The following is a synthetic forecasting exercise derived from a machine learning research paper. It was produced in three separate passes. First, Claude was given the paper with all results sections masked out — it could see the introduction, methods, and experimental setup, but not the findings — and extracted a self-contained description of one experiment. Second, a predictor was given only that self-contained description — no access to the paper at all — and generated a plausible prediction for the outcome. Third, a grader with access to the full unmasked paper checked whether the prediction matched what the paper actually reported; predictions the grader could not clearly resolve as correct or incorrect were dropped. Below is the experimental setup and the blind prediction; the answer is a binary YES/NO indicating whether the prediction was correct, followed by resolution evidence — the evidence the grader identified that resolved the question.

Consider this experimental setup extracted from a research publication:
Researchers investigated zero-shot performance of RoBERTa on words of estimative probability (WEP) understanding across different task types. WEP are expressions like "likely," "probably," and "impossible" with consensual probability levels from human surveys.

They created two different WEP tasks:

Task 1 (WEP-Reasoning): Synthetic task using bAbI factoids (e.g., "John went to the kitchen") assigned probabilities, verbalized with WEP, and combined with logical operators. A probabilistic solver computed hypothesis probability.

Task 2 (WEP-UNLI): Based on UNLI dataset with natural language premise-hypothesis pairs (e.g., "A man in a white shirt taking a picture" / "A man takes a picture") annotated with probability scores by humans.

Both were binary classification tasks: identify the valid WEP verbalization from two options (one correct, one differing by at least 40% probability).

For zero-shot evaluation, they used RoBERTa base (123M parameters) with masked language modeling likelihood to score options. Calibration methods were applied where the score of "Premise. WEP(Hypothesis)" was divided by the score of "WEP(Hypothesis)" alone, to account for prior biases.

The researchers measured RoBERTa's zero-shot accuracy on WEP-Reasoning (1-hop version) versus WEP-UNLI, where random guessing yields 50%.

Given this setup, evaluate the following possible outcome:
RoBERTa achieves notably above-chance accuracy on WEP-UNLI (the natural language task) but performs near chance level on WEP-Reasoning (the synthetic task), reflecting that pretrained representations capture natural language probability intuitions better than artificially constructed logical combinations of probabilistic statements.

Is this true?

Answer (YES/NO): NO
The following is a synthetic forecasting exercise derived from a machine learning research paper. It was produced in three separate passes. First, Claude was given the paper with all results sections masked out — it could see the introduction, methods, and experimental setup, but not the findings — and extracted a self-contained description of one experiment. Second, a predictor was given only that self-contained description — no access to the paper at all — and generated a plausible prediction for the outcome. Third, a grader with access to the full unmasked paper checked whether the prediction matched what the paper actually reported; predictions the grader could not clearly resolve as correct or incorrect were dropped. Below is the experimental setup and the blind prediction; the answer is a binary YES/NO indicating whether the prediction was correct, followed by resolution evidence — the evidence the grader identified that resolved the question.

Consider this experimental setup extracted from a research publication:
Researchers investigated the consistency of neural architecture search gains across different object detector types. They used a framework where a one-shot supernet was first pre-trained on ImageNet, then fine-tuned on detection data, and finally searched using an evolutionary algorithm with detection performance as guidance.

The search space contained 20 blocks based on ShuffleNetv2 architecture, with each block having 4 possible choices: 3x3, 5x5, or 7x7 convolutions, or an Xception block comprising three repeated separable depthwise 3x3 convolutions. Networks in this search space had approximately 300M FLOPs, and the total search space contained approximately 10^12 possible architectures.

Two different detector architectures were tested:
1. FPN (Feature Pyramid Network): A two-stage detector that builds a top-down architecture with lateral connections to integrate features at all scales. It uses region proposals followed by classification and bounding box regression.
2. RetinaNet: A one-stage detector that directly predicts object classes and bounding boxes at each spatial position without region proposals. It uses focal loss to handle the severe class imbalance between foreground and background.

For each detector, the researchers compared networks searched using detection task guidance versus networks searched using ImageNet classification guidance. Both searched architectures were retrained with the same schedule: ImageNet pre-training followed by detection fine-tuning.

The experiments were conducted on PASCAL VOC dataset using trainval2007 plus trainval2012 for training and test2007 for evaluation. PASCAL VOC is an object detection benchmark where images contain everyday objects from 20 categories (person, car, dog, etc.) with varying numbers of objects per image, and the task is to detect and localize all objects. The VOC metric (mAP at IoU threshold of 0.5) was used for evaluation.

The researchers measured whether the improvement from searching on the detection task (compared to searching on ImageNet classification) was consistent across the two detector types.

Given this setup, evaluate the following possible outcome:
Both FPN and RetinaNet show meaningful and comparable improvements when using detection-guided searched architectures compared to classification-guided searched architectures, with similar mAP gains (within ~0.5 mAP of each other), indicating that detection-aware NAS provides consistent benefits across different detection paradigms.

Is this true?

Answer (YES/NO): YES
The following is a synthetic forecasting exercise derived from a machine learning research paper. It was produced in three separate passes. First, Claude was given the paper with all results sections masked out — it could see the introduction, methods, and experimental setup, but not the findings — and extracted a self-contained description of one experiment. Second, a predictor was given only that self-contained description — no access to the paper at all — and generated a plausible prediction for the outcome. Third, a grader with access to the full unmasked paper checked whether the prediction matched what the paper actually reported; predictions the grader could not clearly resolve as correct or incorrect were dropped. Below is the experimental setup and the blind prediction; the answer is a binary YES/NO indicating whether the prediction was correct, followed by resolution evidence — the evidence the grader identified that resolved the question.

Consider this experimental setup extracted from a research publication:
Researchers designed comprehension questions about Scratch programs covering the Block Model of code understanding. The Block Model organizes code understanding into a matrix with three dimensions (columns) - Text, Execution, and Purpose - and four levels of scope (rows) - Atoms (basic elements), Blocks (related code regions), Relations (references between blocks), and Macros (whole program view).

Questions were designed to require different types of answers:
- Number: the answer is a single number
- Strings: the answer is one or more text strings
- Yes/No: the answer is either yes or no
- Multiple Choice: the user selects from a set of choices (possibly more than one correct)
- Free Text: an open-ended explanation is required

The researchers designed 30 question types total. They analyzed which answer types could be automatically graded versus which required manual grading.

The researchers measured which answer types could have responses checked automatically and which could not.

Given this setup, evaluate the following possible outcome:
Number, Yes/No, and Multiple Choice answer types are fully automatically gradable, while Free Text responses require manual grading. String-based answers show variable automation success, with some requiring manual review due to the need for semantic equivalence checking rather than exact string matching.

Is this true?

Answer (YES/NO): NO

= EXERCISE INSTRUCTIONS =
Which of the lines in the data contain the string "object"? Return each one.

= EXERCISE RESULT =
Researchers investigated the consistency of neural architecture search gains across different object detector types. They used a framework where a one-shot supernet was first pre-trained on ImageNet, then fine-tuned on detection data, and finally searched using an evolutionary algorithm with detection performance as guidance.
2. RetinaNet: A one-stage detector that directly predicts object classes and bounding boxes at each spatial position without region proposals. It uses focal loss to handle the severe class imbalance between foreground and background.
The experiments were conducted on PASCAL VOC dataset using trainval2007 plus trainval2012 for training and test2007 for evaluation. PASCAL VOC is an object detection benchmark where images contain everyday objects from 20 categories (person, car, dog, etc.) with varying numbers of objects per image, and the task is to detect and localize all objects. The VOC metric (mAP at IoU threshold of 0.5) was used for evaluation.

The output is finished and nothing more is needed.